6. HOW DO THEY MAKE SURE THOSE TENANTS ARE 'GOOD'?
Of course, this is easier said than done but you should be safe in the knowledge that your agent has done all they can to ensure your tenant is right for you and your property.
Ask them what kind of system they have in place to 'screen' potential tenants. Do they subscribe to a tenancy database and undertake analysis of a person's credit history, employment status and past rental history?
7. HOW STRONG ARE THEY?
The last thing any landlord needs is a tenant in arrears, but appointing a solid managing agent can take the strain away.
When pondering an agent to run your rental property, find out what action they take when a tenant falls into arrears. How many of their current tenants are in arrears and what are they doing about it? What is the company policy with regard to tenants who pay late, or don't pay at all?
In terms of your own money, how often will a tenant's rent be paid into your account and how is it collected from the tenant?

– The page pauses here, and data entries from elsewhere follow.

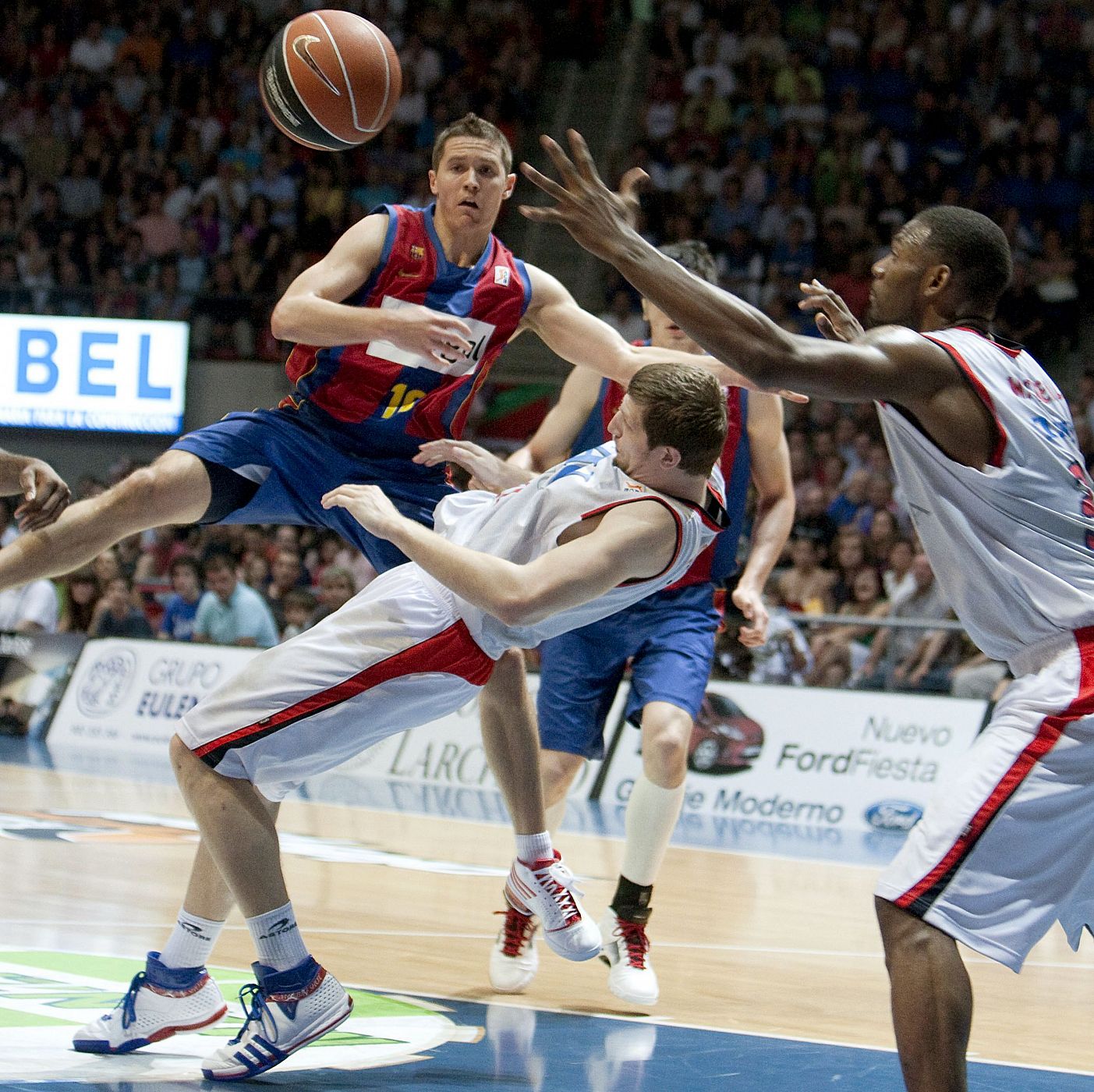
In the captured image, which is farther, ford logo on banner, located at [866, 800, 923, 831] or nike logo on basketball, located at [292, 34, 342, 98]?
ford logo on banner, located at [866, 800, 923, 831]

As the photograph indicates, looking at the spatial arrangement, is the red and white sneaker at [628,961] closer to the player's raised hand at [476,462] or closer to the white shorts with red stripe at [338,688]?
the white shorts with red stripe at [338,688]

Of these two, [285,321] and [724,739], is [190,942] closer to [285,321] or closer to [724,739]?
[285,321]

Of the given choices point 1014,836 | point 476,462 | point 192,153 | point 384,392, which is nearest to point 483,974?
point 476,462

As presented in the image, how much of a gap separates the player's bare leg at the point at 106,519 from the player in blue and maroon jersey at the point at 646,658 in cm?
137

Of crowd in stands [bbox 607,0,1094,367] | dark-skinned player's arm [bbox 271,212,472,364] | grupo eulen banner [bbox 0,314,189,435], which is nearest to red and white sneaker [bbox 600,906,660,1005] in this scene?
dark-skinned player's arm [bbox 271,212,472,364]

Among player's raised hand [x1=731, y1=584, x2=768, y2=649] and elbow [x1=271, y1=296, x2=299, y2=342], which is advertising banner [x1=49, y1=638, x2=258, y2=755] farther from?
elbow [x1=271, y1=296, x2=299, y2=342]

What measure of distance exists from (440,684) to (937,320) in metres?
1.44

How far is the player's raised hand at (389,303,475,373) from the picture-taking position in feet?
12.9

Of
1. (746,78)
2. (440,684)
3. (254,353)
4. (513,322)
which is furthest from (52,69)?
(440,684)

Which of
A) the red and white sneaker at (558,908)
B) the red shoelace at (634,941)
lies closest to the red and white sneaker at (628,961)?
the red shoelace at (634,941)

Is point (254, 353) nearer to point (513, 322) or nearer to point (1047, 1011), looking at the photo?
point (513, 322)

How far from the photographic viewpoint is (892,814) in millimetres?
9219

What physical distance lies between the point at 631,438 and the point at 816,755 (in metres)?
6.16

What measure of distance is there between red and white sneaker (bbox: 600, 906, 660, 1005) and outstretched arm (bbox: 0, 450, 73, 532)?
2.00 m
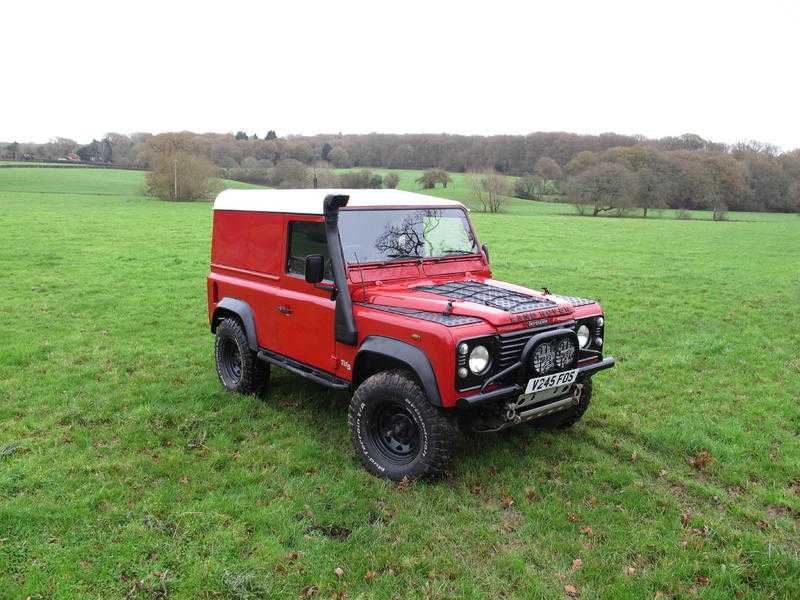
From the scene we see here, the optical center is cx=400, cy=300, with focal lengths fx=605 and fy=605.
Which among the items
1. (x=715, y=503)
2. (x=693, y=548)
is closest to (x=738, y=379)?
(x=715, y=503)

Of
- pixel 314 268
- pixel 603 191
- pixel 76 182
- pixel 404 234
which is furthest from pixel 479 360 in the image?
pixel 76 182

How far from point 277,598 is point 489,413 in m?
2.15

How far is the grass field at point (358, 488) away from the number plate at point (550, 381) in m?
0.84

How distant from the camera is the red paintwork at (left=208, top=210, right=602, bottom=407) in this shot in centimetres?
478

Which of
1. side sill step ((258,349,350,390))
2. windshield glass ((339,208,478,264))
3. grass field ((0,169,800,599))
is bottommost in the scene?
grass field ((0,169,800,599))

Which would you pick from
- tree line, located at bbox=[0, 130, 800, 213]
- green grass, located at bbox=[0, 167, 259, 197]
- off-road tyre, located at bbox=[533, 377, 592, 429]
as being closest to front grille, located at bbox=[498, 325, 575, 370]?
off-road tyre, located at bbox=[533, 377, 592, 429]

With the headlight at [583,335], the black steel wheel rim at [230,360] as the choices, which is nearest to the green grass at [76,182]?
the black steel wheel rim at [230,360]

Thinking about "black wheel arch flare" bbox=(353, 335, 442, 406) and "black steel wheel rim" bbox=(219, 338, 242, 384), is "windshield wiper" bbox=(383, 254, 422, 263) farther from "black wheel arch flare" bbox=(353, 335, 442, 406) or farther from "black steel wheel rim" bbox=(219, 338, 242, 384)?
"black steel wheel rim" bbox=(219, 338, 242, 384)

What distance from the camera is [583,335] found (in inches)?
219

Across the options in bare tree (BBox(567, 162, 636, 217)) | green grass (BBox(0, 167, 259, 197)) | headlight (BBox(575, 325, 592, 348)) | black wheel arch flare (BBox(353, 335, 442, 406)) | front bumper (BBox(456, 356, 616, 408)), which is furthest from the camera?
green grass (BBox(0, 167, 259, 197))

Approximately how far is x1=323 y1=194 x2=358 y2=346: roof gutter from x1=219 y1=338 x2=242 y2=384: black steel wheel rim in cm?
219

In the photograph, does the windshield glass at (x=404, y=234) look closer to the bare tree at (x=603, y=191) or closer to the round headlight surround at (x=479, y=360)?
the round headlight surround at (x=479, y=360)

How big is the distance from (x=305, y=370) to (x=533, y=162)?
217ft

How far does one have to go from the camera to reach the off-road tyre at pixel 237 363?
6742 millimetres
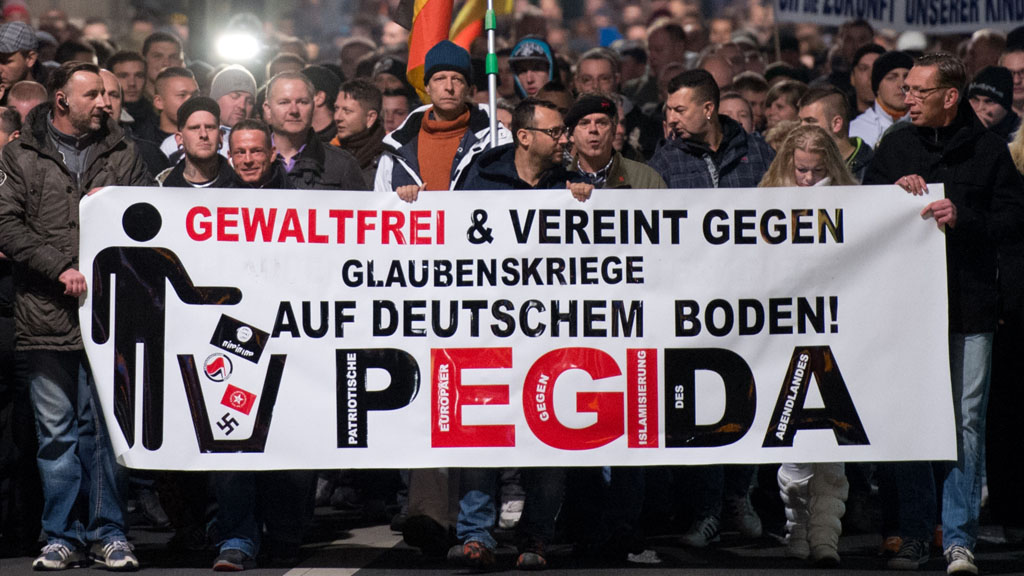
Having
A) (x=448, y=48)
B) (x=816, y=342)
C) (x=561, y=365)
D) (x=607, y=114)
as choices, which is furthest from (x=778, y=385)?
(x=448, y=48)

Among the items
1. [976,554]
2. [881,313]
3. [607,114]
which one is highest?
[607,114]

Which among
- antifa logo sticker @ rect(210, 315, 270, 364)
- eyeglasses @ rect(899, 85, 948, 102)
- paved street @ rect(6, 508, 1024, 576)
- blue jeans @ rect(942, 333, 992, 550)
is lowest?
paved street @ rect(6, 508, 1024, 576)

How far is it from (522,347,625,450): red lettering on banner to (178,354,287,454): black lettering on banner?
1096 mm

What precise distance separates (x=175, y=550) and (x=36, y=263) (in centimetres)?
154

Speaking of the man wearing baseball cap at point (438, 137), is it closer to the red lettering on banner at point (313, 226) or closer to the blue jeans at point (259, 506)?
the red lettering on banner at point (313, 226)

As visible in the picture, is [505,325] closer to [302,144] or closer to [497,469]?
[497,469]

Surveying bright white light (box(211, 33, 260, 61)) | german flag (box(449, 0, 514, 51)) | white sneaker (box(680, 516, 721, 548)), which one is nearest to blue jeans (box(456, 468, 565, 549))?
white sneaker (box(680, 516, 721, 548))

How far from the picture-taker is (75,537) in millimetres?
7785

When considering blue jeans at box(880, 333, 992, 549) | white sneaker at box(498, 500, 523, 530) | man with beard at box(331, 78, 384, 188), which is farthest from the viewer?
man with beard at box(331, 78, 384, 188)

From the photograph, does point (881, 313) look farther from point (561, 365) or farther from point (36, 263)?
point (36, 263)

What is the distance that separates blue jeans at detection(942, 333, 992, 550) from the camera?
7527 millimetres

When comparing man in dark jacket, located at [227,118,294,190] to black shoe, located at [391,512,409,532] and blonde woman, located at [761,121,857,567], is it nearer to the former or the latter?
black shoe, located at [391,512,409,532]

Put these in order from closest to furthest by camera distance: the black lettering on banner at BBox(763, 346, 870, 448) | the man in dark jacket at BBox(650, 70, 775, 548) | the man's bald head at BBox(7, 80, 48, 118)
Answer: the black lettering on banner at BBox(763, 346, 870, 448) → the man in dark jacket at BBox(650, 70, 775, 548) → the man's bald head at BBox(7, 80, 48, 118)

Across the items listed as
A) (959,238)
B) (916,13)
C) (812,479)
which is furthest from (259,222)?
(916,13)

8. DO THEY STEP UP IN A CRISIS?
When something goes wrong, that's when you expect your managing agent to step up and take control. Find out if they have a list of reliable contractors they use for emergency situations like heating or plumbing failures. How do they ensure the tenant is not overly inconvenienced by any work? Do they organise quotes for repairs and project manage work from start to finish?
9. WHAT DO THEY CHARGE?
Make sure you are fully abreast of everything that will come out of your pocket when it comes to managing agents' fees. What is the cost of the management, including all fees, and is VAT added on?
Most agents will offer a range of management services at a variety of costs so fees can vary.
Make sure you know what you are getting for your money and, of course, don't forget that these costs are negotiable!
As with anything, read the contract fully before you sign. What is the cancellation period and is it reasonable? Does the agent charge a fee when the property is empty and what is that fee? It should be less than when the property is tenanted!
Ensure you are up to speed with fees for inventories, tenancy agreements, and Energy Performance Certificates - are the charges for these reasonable and fair?